■ SHORT EXERCISE ■
Each entry below should be returned exactly as is, with the pictures removed.

■ EXCERPTED RECORDS ■

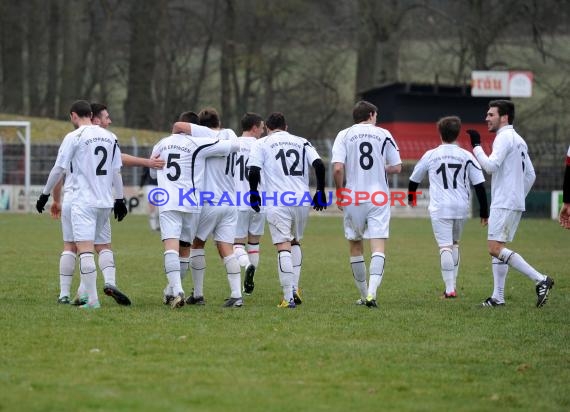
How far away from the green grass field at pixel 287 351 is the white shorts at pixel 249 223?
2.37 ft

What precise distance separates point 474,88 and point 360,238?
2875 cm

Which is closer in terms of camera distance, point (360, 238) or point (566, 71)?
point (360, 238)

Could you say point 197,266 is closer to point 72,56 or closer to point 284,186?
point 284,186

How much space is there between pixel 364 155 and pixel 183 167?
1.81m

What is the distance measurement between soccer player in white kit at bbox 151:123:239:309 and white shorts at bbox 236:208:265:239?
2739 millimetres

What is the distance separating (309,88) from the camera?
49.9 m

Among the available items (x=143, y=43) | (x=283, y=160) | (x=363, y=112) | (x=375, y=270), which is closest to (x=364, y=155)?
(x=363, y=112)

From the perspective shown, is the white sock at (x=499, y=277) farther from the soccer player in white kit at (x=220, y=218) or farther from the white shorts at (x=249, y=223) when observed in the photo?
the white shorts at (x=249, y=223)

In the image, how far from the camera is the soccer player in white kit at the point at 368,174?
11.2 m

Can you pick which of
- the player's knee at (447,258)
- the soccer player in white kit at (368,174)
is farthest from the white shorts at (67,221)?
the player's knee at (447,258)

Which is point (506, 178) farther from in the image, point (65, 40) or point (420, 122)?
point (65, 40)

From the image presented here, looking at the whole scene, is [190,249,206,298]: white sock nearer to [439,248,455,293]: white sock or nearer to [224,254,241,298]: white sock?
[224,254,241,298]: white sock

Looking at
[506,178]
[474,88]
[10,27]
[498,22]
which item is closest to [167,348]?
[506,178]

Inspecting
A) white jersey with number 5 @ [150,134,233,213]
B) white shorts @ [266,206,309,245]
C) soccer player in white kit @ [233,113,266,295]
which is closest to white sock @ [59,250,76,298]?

■ WRITTEN ANSWER ■
How far away from the green grass field at pixel 287 351 is the white shorts at pixel 249 223?
2.37 ft

What precise distance separates point 474,88 and point 360,238?
2875 cm

Which is closer in terms of camera distance, point (360, 238) or point (566, 71)?
point (360, 238)

Could you say point 197,266 is closer to point 72,56 or closer to point 284,186?
point 284,186

How much space is there between pixel 364 155 and pixel 183 167?
1.81m

What is the distance measurement between soccer player in white kit at bbox 151:123:239:309 and white shorts at bbox 236:208:265:239?
2739 millimetres

What is the distance separating (309,88) from the camera?
49.9 m

Among the available items (x=143, y=43) | (x=283, y=160) | (x=363, y=112) | (x=375, y=270), which is closest to (x=364, y=155)?
(x=363, y=112)

From the perspective shown, is the white sock at (x=499, y=277) farther from the soccer player in white kit at (x=220, y=218) or farther from the white shorts at (x=249, y=223) when observed in the photo?
the white shorts at (x=249, y=223)

In the image, how far from the camera is the soccer player in white kit at the point at 368,174?
11.2 m

Can you pick which of
- the player's knee at (447,258)
- the soccer player in white kit at (368,174)
is farthest from the white shorts at (67,221)?
the player's knee at (447,258)

Which is point (506, 178) farther from in the image, point (65, 40) or point (420, 122)?
point (65, 40)

From the image presented here, looking at the whole scene, is [190,249,206,298]: white sock nearer to [439,248,455,293]: white sock or nearer to [224,254,241,298]: white sock?
[224,254,241,298]: white sock

Looking at
[506,178]
[474,88]
[10,27]
[498,22]
which item is closest to [167,348]?
[506,178]

Inspecting
A) white jersey with number 5 @ [150,134,233,213]
B) white shorts @ [266,206,309,245]
C) soccer player in white kit @ [233,113,266,295]
which is closest to white sock @ [59,250,76,298]?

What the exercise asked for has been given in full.